▶ _Records supplied_:

╔══

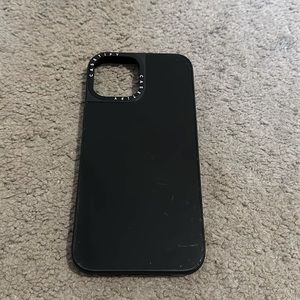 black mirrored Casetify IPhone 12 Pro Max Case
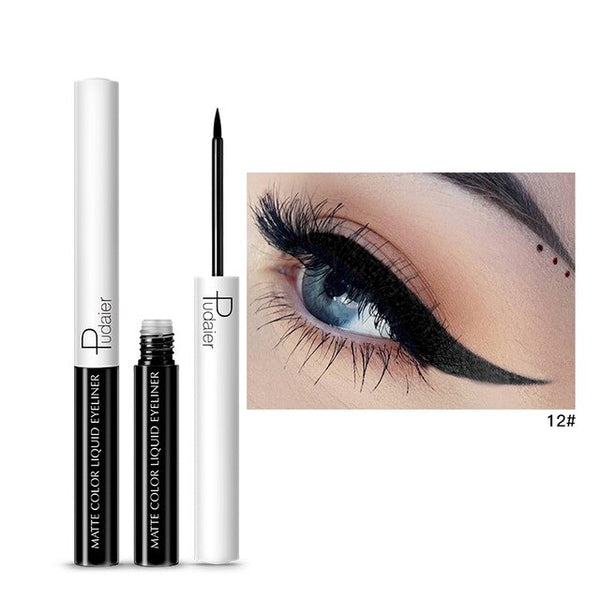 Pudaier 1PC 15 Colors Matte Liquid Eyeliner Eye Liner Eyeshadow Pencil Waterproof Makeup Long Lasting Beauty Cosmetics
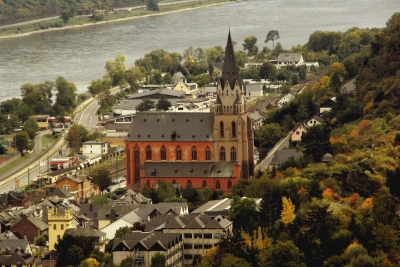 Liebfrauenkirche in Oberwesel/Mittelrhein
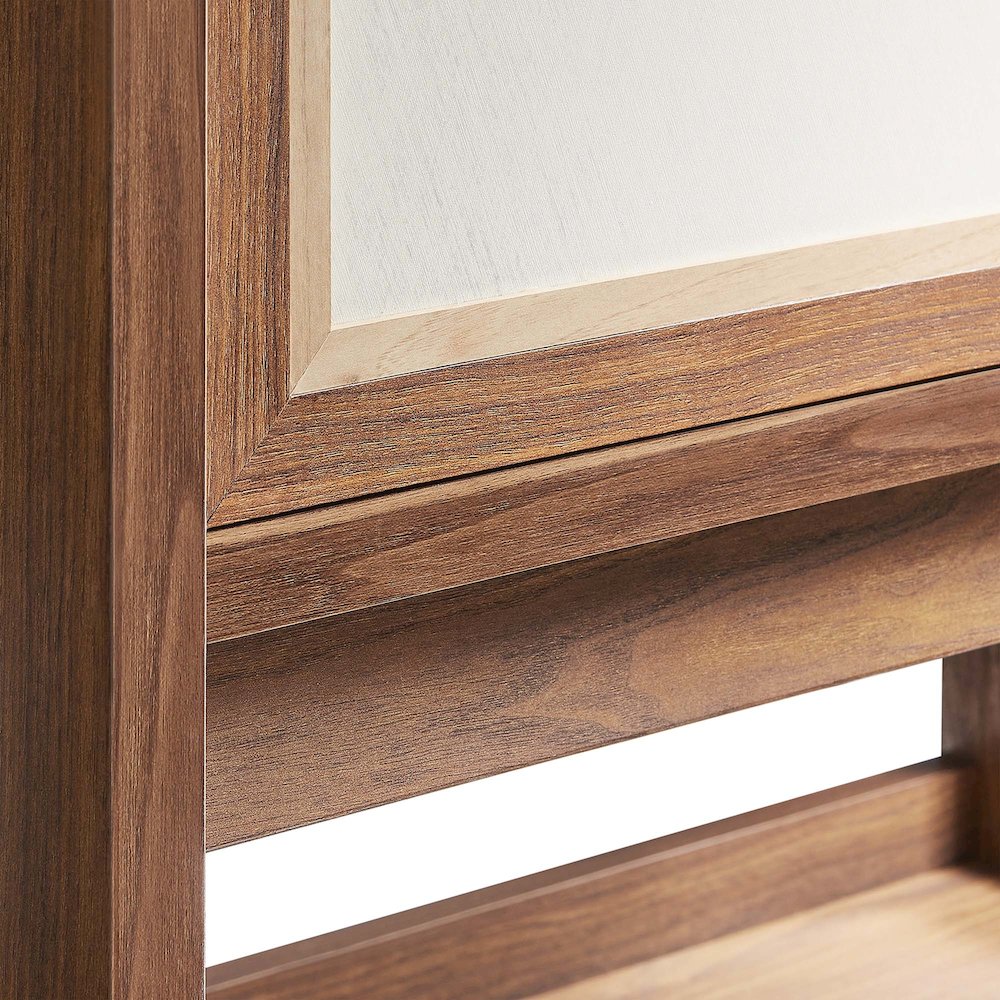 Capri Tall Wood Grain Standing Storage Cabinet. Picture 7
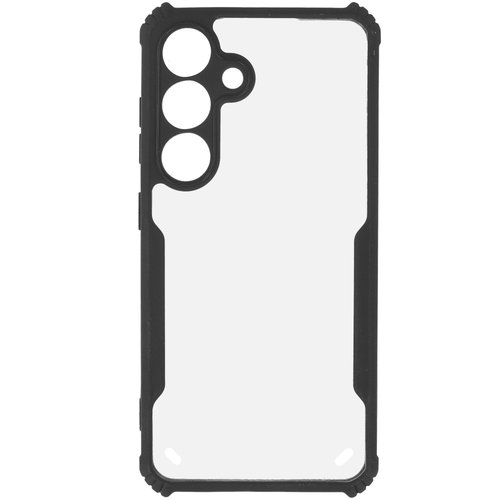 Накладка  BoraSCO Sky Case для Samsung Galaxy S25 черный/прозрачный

╚══

▶ _Required action_:
Reproduce the text of all five records above word for word, in their original order. Leave the pictures out of your answer.

▶ _Task answer_:
 black mirrored Casetify IPhone 12 Pro Max Case
 Pudaier 1PC 15 Colors Matte Liquid Eyeliner Eye Liner Eyeshadow Pencil Waterproof Makeup Long Lasting Beauty Cosmetics
 Liebfrauenkirche in Oberwesel/Mittelrhein
 Capri Tall Wood Grain Standing Storage Cabinet. Picture 7
 Накладка  BoraSCO Sky Case для Samsung Galaxy S25 черный/прозрачный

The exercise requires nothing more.